### Written instruction 1
Copy the MXNet audio thread word for word from "I would be happy" to "could be included.".
·····
Re: MXNet - Gluon - Audio

2018-11-15 Thread Gaurav Gireesh
Hi Lai!
Thank you for your comments!
Below are the answers to your comments/queries:
1) That's a good suggestion. However, I have added an example in the Pull
request related to this:
https://github.com/apache/incubator-mxnet/pull/13241/commits/eabb68256d8fd603a0075eafcd8947d92e7df27f
.
I would be happy to include a dataset similar to MNIST to support that. I
have come across an example dataset used in tensor flow speech
related example here
<https://www.tensorflow.org/tutorials/sequences/audio_recognition>. This
could be included.

2) Thank you for the suggestion, I shall look into the FFT operator that
you have pointed out. However, there are other kind of features like, mfcc,
mels and so on which are popular in audio data feature extraction, which
will find utility if implemented. I am not sure if we have operators for
this.
·····
### Written instruction 2
Arrange the lines of the rows from the line with "Which item, selected from" to the line with "42.2 inches", both included, as a JSON list of strings with one string per line and blank lines left out.
·····
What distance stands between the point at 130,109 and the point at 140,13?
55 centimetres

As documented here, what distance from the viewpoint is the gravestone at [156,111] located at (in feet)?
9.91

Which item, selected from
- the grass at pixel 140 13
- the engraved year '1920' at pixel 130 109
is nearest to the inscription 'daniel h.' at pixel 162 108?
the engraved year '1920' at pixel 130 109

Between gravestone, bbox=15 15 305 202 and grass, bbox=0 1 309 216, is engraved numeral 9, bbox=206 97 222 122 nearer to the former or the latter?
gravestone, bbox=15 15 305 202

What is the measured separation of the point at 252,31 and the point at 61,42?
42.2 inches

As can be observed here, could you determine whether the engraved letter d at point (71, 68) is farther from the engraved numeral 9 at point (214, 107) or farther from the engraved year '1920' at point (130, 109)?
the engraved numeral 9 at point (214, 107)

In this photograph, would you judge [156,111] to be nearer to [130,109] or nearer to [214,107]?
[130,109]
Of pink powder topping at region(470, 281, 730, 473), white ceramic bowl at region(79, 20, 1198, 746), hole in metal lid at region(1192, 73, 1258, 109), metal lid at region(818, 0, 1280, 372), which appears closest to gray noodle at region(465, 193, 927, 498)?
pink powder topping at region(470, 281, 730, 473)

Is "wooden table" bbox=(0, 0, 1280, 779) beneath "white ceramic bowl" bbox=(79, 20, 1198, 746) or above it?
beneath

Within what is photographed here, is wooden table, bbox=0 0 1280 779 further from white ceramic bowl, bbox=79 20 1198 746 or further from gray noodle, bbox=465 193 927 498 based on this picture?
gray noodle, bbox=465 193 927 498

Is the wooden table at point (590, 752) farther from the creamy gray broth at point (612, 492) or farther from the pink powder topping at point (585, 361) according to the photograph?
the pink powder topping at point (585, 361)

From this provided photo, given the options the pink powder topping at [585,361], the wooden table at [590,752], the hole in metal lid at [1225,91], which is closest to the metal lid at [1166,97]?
·····
### Worked solution 1
I would be happy to include a dataset similar to MNIST to support that. I
have come across an example dataset used in tensor flow speech
related example here
<https://www.tensorflow.org/tutorials/sequences/audio_recognition>. This
could be included.

### Worked solution 2
[
  "Which item, selected from",
  "- the grass at pixel 140 13",
  "- the engraved year '1920' at pixel 130 109",
  "is nearest to the inscription 'daniel h.' at pixel 162 108?",
  "the engraved year '1920' at pixel 130 109",
  "Between gravestone, bbox=15 15 305 202 and grass, bbox=0 1 309 216, is engraved numeral 9, bbox=206 97 222 122 nearer to the former or the latter?",
  "gravestone, bbox=15 15 305 202",
  "What is the measured separation of the point at 252,31 and the point at 61,42?",
  "42.2 inches"
]